Germes de démocratie en Biélorussie

En décembre dernier, vous avez découvert la défenseuse des droits biélorusse en exil, Olga Karatch à l’occasion de la Journée internationale des droits de l’homme. En écho à la journée mondiale de la paix du 1er janvier, nous lui laissons nous détailler la situation de son pays. Les signaux d’avancées démocratiques sont certes faibles mais ils existent.

Des propos recueillis par Marine de Vanssay le 26/11/2024

Olga Karatch, vous dénoncez de nombreuses violations des droits de l’homme en Biélorussie. On ne compte plus le nombre de femmes et d’enfants, de représentants de la société civile, de journalistes et d’artistes emprisonnés. En tant que défenseuse des droits de l’homme : comment pouvez-vous agir ?

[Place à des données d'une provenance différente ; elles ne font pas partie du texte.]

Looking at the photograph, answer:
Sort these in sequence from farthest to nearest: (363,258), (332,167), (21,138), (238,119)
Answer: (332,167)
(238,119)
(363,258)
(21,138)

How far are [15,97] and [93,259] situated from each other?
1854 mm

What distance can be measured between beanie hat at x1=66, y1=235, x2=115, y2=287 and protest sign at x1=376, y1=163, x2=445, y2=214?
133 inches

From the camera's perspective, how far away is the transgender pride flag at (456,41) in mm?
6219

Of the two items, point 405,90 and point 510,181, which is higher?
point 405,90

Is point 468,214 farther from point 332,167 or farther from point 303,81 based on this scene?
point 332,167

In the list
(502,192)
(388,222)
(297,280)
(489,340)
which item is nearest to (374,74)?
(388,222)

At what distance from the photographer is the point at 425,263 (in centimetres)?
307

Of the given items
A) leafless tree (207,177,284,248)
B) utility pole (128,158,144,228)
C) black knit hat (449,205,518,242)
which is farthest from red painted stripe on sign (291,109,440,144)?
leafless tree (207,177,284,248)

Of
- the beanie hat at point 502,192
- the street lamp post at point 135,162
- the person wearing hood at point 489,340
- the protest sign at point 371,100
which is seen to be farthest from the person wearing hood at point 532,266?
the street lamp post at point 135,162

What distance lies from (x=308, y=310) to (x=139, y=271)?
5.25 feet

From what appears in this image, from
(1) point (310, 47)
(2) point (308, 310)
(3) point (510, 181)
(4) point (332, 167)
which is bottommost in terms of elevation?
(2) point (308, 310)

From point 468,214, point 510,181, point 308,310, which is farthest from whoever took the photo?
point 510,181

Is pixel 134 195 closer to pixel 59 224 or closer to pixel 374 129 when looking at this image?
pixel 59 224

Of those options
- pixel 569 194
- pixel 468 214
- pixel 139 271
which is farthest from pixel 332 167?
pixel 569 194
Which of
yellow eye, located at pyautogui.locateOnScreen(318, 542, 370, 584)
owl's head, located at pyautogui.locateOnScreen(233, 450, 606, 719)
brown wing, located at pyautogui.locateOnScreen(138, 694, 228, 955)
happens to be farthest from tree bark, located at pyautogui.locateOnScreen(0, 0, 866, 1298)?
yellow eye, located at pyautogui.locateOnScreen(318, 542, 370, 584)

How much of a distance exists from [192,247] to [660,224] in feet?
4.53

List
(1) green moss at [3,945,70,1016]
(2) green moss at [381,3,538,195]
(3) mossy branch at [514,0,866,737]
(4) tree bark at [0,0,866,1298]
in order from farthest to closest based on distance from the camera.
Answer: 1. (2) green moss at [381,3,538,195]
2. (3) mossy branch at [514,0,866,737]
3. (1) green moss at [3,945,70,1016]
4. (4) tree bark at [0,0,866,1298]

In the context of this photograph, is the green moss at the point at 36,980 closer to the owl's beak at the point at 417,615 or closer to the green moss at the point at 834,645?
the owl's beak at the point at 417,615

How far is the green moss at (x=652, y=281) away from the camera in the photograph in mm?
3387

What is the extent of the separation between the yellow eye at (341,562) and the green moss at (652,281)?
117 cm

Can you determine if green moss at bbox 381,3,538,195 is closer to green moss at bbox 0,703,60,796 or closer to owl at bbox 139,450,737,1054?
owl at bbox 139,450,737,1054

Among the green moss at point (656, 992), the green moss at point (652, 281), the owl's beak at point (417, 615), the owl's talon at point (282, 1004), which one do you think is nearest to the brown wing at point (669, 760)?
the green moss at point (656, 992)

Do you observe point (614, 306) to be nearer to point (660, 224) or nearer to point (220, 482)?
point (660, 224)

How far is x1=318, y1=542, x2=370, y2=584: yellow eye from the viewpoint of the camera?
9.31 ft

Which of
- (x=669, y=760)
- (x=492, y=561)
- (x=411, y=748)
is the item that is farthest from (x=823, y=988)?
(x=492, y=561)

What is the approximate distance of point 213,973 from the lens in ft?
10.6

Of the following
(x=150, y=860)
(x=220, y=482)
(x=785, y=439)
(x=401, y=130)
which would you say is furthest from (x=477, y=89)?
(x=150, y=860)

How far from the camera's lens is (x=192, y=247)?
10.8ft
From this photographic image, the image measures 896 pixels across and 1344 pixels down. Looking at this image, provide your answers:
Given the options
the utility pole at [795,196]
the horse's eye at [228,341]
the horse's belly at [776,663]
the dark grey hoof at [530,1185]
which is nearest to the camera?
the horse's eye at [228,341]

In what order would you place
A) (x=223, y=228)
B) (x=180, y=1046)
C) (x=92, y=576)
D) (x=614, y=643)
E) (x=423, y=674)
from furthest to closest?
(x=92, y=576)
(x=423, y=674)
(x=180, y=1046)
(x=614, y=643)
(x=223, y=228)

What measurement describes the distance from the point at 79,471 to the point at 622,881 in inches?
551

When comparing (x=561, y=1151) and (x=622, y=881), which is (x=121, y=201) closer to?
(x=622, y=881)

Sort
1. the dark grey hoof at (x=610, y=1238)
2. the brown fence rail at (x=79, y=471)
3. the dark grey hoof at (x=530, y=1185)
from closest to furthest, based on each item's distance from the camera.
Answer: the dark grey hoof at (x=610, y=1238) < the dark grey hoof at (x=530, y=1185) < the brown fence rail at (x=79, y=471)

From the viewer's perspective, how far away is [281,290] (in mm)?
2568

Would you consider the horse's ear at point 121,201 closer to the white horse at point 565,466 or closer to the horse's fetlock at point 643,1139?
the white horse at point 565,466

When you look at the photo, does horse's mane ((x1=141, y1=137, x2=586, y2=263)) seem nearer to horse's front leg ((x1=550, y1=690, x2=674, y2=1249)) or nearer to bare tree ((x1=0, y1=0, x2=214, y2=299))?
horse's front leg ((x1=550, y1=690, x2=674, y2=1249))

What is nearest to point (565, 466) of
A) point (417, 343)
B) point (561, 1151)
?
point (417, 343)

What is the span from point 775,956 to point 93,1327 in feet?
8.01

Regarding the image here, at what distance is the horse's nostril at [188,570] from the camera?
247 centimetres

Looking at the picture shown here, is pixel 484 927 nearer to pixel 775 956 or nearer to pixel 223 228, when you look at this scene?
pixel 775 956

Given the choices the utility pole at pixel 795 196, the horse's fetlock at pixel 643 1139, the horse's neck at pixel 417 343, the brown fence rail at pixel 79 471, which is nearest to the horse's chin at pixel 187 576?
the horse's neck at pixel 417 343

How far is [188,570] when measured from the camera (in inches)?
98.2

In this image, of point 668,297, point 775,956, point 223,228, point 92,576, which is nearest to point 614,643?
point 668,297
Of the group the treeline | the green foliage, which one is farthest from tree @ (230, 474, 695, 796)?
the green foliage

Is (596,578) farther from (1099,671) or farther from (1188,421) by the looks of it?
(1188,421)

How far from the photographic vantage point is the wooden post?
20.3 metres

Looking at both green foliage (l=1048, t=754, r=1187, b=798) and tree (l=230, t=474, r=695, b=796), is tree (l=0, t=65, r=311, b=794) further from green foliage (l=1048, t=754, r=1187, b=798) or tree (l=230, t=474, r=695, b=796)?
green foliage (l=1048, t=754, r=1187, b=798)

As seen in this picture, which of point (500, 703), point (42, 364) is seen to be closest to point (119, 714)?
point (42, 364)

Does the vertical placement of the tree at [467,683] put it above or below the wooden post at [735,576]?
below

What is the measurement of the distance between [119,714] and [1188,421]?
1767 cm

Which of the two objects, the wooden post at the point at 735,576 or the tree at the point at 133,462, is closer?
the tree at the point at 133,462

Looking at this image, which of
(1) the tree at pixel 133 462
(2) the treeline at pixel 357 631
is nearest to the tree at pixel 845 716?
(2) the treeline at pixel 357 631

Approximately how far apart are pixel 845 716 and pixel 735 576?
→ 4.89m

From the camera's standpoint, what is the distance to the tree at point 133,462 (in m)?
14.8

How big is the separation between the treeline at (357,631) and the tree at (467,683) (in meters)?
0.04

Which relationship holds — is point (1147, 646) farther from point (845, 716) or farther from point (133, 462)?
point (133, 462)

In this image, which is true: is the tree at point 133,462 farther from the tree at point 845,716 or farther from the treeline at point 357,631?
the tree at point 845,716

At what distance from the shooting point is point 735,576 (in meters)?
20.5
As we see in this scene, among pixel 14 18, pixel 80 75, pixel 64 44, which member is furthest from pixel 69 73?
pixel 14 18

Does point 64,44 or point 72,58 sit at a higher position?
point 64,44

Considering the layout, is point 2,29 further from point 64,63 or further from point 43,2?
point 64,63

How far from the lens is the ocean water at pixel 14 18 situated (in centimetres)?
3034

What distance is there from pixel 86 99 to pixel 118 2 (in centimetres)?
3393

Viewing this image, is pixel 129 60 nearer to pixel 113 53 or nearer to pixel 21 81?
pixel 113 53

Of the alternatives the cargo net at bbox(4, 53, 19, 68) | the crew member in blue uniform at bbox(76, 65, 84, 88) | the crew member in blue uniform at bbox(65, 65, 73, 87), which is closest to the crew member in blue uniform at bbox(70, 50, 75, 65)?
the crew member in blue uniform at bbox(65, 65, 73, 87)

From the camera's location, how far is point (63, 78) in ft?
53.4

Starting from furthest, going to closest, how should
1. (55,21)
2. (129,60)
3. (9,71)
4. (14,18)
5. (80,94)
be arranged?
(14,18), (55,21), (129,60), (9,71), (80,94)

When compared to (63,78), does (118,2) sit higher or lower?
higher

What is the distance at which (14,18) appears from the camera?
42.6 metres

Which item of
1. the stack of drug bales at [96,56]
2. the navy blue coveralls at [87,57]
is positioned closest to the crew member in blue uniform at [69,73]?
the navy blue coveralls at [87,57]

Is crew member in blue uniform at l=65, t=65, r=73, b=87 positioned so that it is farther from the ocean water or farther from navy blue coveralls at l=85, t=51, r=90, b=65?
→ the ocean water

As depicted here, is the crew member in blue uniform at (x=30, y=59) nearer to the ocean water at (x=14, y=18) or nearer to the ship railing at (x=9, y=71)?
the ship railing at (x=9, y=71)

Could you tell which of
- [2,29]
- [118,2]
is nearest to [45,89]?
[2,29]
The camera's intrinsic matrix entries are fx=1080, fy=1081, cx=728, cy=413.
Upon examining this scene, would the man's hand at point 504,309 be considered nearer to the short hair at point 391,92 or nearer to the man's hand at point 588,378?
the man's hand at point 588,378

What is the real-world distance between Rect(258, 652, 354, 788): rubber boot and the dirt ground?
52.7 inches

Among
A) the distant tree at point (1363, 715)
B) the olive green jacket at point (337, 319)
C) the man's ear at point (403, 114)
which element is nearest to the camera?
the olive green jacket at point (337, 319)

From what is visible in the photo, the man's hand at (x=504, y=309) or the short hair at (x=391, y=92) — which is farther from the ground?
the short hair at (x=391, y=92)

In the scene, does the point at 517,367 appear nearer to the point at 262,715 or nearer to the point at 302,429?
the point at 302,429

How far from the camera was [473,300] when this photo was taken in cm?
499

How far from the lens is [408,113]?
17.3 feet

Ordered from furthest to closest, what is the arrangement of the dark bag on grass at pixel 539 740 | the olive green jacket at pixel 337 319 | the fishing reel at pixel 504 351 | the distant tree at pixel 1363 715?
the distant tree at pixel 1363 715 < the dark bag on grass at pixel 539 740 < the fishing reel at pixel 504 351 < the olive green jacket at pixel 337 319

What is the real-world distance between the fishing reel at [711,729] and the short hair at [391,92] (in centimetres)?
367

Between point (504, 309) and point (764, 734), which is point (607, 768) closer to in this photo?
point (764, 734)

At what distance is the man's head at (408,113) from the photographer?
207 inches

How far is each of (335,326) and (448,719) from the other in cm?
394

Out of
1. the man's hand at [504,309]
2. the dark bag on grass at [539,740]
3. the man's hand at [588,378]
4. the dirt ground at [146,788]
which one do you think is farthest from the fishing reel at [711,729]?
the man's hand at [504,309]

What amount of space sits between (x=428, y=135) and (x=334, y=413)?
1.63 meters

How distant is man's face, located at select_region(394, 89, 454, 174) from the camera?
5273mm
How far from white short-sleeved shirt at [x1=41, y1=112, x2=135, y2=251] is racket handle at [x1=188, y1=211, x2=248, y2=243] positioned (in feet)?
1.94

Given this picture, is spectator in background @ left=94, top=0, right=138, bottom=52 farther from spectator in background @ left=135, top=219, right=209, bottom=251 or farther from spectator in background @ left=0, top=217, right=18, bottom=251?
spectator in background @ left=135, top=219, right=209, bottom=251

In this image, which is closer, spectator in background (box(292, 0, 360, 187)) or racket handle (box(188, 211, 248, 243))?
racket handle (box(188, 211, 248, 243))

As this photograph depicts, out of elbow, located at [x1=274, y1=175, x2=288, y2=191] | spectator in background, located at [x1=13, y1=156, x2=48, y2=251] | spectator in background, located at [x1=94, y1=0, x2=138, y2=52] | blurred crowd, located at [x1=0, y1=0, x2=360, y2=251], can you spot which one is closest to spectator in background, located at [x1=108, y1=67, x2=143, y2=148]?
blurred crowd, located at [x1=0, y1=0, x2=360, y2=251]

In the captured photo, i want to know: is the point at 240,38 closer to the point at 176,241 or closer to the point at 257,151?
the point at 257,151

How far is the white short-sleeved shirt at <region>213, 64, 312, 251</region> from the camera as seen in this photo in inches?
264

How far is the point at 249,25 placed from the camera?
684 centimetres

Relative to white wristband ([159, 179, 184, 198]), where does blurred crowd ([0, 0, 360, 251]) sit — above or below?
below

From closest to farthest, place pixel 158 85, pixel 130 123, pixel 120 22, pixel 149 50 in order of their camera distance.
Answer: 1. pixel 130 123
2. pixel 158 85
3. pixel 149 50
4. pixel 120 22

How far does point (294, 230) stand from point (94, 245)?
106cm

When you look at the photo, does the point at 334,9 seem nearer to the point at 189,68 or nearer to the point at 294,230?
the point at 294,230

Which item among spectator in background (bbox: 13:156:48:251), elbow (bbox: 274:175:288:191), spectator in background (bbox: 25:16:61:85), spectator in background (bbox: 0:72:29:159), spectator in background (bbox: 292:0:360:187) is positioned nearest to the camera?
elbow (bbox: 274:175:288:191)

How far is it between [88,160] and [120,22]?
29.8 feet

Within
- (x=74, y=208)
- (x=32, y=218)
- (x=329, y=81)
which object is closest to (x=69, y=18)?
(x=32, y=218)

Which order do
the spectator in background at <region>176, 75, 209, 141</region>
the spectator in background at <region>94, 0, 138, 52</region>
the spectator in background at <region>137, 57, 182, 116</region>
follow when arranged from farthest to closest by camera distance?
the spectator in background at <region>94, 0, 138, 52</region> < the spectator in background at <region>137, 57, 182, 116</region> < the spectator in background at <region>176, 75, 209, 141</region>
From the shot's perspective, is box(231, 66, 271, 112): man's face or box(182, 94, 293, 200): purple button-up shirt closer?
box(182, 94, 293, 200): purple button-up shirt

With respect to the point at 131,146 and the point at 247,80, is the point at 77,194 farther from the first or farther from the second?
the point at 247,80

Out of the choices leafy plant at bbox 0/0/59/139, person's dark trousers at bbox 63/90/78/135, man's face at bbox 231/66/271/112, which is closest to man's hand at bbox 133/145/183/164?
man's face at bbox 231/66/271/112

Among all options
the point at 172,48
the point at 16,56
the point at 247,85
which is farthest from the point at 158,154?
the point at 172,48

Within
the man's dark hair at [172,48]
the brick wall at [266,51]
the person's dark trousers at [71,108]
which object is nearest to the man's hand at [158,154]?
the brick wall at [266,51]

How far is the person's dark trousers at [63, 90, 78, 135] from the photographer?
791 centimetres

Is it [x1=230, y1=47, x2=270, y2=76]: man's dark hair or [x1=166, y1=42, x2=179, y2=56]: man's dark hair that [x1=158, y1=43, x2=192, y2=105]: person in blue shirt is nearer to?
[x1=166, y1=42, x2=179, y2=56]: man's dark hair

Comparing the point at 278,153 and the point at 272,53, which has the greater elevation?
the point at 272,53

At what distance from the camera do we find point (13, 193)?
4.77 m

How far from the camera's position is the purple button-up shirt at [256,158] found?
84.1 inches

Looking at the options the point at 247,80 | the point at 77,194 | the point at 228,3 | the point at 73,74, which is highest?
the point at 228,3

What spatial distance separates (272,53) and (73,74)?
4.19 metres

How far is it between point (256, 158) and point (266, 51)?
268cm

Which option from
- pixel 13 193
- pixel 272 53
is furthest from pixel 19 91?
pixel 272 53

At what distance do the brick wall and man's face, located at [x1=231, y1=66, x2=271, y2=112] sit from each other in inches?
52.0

En effet, la situation est grave, et en particulier pour les prisonniers politiques. Nous ne connaissons pas leur nombre exact car leurs proches n’osent pas dénoncer ce qui se passe en prison. Ceux qui dénoncent courageusement les tortures subies par leurs proches ou l’injustice de leur emprisonnement, prennent le risque d’être à leur tour pris pour cibles par le régime et d’être arrêtés et emprisonnés.
Les parents des défenseurs des droits de l’homme, des journalistes et des activistes sont la cible privilégiée du régime actuel. Par exemple, dans mon cas, mes parents étant menacés, ils ont dû fuir à l’étranger. Quant à mes beaux-parents, ils ont été tragiquement retrouvés morts en décembre 2022 alors que je venais de recevoir le prix des droits de l’homme de la ville de Weimar en Allemagne et que le « Mémorial russe » avait reçu le prix Nobel de la paix. Voici ce que ma famille subit par le simple fait de nos liens.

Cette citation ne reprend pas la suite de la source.